Safety: Suleman et al 2023 analysed the toxicity of BR (n = 2032) in comparison with R-CVP/R-CHOP treatment (n = 2032). BR was associated with higher incidences of hospital admissions for infection during an initial nine-month induction period (21.9% for BR versus 17.3% for R-CVP/R-CHOP; p < 0.01) and during the first three years (41.2% for BR versus 33.6% for R-CVP/R-CHOP; p < 0.01). BR was also associated with a higher mean number of emergency department visits during the initial nine months (1.01 ± 1.68 visits for BR versus 0.85 ± 1.51 visits for R-CVP/R-CHOP; p < 0.01). Over a three-year period, BR patients on maintenance therapy were more likely to be admitted for infection (37.9% for BR versus 31.5% for R-CVP/R-CHOP; p < 0.01). For both first line and maintenance therapy BR was associated with fewer admissions for neutropenia and febrile neutropenia than R-CVP/R-CHOP. 

Cost-effectiveness: No relevant cost-effectiveness analyses were identified in the repeat literature search.
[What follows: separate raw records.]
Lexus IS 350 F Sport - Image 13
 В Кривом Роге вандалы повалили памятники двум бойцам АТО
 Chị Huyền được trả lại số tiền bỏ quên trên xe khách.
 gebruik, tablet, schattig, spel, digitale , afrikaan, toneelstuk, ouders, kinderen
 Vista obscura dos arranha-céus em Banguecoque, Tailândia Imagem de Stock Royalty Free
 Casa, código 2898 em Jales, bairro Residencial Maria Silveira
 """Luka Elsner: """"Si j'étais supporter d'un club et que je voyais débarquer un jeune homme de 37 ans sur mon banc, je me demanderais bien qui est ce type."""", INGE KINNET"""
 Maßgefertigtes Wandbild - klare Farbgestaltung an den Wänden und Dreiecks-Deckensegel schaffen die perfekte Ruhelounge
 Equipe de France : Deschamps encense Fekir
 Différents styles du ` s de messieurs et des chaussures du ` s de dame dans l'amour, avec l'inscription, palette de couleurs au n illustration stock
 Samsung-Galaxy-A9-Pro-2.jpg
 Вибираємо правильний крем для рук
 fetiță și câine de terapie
Budget impact: [CONFIDENTIAL DATA REMOVED] This is much lower than the original numbers estimated but there are more health technology-assessed treatment options available for indolent lymphoma since the original assessment in 2017. No further information on patient numbers has been provided on which to assess the budget impact. 

Impact on health and social care services: Minimal. 

Patient outcome data: AWTTC has been provided with data for [CONFIDENTIAL DATA REMOVED]. 

Evaluation of evidence: The clinical evidence presented supports the current use of bendamustine with rituximab as a treatment option in line with the current One Wales decision. [Confidential text removed]. Bendamustine in combination with rituximab for the treatment of indolent lymphomas should only be used in circumstances where other licensed and health technology appraisal-approved regimens are unsuitable. 

Next review date: In 2 years

References: a full reference list is available on request.

Disclaimer: This document includes evidence published since the last review or full assessment of this medicine for the indication under consideration. It does not replace the original full evidence status report. Any previous reviews and the original full evidence status report are available from this webpage in the section '

Care has been taken to ensure the information is accurate and complete at the time of publication. However, the All Wales Therapeutics and Toxicology Centre (AWTTC) do not make any guarantees to that effect. The information in this document is subject to review and may be updated or withdrawn at any time. AWTTC accept no liability in association with the use of its content. An Equality and Health Impact Assessment (EHIA) has been completed in relation to the One Wales policy and this found there to be a positive impact. Key actions have been identified and these can be found in the One Wales Policy EHIA document.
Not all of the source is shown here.